Repurpose it for maximum visibility

The goal of this step: Make the most out of a high-intent piece.

Finally, we repurpose the article into a few other formats:

  • YouTube video (great for long-tail search and building trust through voice/face)
  • LinkedIn posts or a short article (spotlighting key insights or the TL;DR)
  • Carousel or infographic (visualizing the “best for…” breakdown).

We also recommend sharing the article with featured vendors. Many will happily reshare – free visibility, no extra effort. 

It’s all positioning, really 

Buyers don’t need you to be neutral. They need you to be honest about:

  • what makes you different
  • what you genuinely excel at
  • where your competitors are a better fit.

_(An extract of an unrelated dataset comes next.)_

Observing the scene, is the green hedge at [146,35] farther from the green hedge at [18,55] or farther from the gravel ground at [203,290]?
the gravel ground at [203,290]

When your positioning is clear, you can speak plainly about your strengths and evaluate other vendors without worrying you’ll look “weak”. Then, the comparison stops being cringe and starts being helpful, actually guiding buyers toward the right choice. And yes, sometimes that choice won’t be you. That’s fine. Because for the right buyer, your honesty is exactly why they’ll trust you.

P.S. Need a hand clarifying your brand’s positioning? We can help – just drop us a line

If you want some extra inspo in the meantime, here are four comparison articles from other companies that do this format great. Each has a smart detail worth borrowing.

Bonus reading: 4 comparison articles worth learning from

  • Shopify: “Salesforce Commerce Cloud Alternatives”. This could’ve been another dry “alternatives” post, but writing it was actually fun for its author, Brinda — because it’s grounded in first-party data Shopify owns. Worth taking inspiration from: Choose comparison topics where you have real insight. For Shopify, it was internal customer behavior, partner data, and migration patterns. 
  • Float: “11 of the best resource management tools”. Float organizes options into clear categories (“best-of-breed,” “enterprise,” “all-in-one”) with little “Scroll to →” links that help readers self-select. Worth taking inspiration from: A perfectly placed lead magnet. Their “Bonus tip: use our resource planning templates until you pick the right tool” is contextually relevant, low-pressure, and adds immediate value. 
  • PostHog: “The most popular PostHog alternatives”. PostHog treats competitors honestly: quoting how they position themselves and using real reviews in a “what people like” section. Worth taking inspiration from: Let competitors’ own words and customer feedback do the talking.